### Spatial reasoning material

Start

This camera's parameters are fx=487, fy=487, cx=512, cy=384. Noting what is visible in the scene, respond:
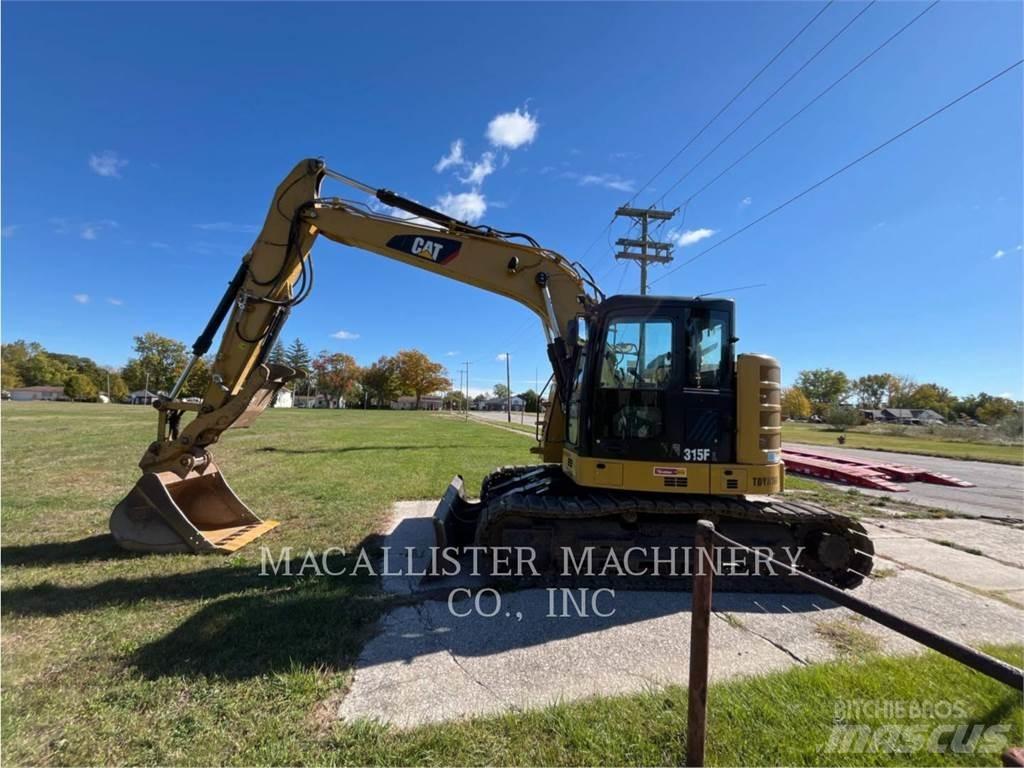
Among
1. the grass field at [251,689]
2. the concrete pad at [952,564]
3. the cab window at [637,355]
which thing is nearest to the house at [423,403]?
the grass field at [251,689]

End

Copy the lines of the material above word for word, without the pictures.

### Written answer
This camera's parameters are fx=487, fy=487, cx=512, cy=384. Noting what is visible in the scene, respond:
Among
1. the grass field at [251,689]
2. the concrete pad at [952,564]
3. the cab window at [637,355]
which thing is nearest to the house at [423,403]?
the grass field at [251,689]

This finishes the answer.